Glenda Leonard, the development director at Sarasota Area Command, said the new initiative pairs The Salvation Army with the Gulf Coast Community Foundation, the United Way Suncoast and Iberia Bank. The initiative functions well with Pathway of Hope because its aim is to increase families’ financial literacy and encourage positive financial decisions. So POH clients are taking part and not only improving their financial decision-making processes, but they’re also offered incentives for those choices – matching funds for contributing to savings accounts and other incentives to encourage healthy financial decisions.

Leonard said the fact that Pathway of Hope is a national initiative gives the Sarasota Center of Hope much more footing on which to stand when it comes to community perception. “For several years we’ve been focusing on moving people from homeless to home – that is our number one priority.

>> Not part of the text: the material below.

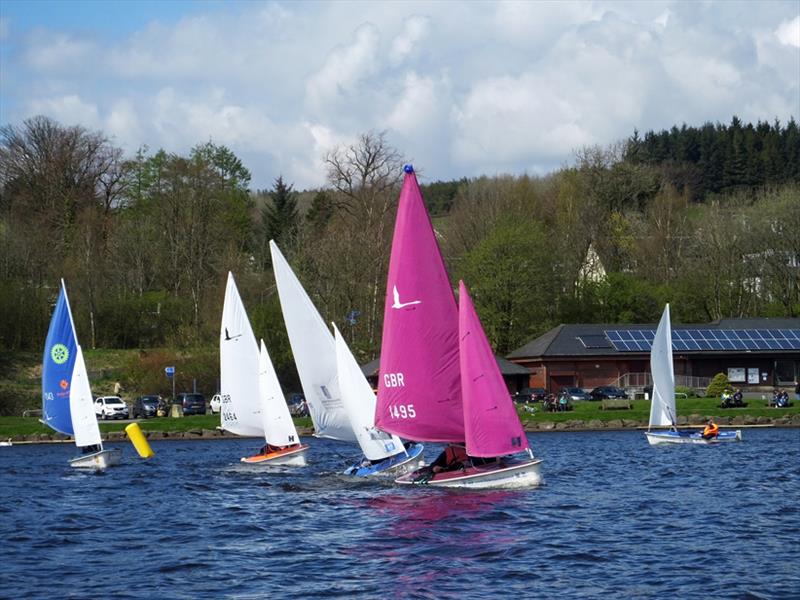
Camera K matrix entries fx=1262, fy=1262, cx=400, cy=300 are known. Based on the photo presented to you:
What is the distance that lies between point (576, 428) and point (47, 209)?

So this just confirms on a national level what we’re trying to do on a local level, and it gives us much more credibility in the community,” she said.

The Sarasota Center of Hope has taken great strides to integrate Pathway of Hope into its services, and that started with a transition from the previous Families In Transitional Housing (FAITH) program to Pathway of Hope. In fact, one of the center’s clients who has progressed the most is someone who started out in 2013 under the old program and is now in Pathway of Hope.

Nika Smith came to The Salvation Army, afraid and pregnant, in October 2013 with her two children. She was married at the time – to an abusive husband – and was very timid with low self-esteem. Having been homeless and hit rock bottom, Smith was ready to set new patterns for her children’s safety; she knew it was time to change. Smith took advantage of resources offered through The Salvation Army, first and foremost the legal services that enabled her to get a divorce. She progressed smoothly through the program by keeping in contact with her case manager and she started winning what were once insurmountable battles in her mind.

“Nika attacked every aspect of her former life to change her behaviors and mindset,” said case manager Amie Hobbie. “Her third child was born while she was a resident here, and during that time Nika enrolled herself and two other children with an agency that offers family and individual counseling for FAITH families.” She lived at the center for 11 months and was able to pay off her vehicle, enroll in a parenting program that gave her access to parenting classes and help for low-income mothers, pay off 65 percent of her credit report debt, obtain a secured credit card, open checking and savings accounts and file for – and now receive – child support for all three of her children.

When the FAITH program transitioned to Pathway of Hope, Nika enrolled. That was August 2015, and according to Hobbie, she is a different woman today. “This Nika is proud of her accomplishments . . . Nika is proof that with the right attitude and perseverance, homelessness doesn’t have to continue.”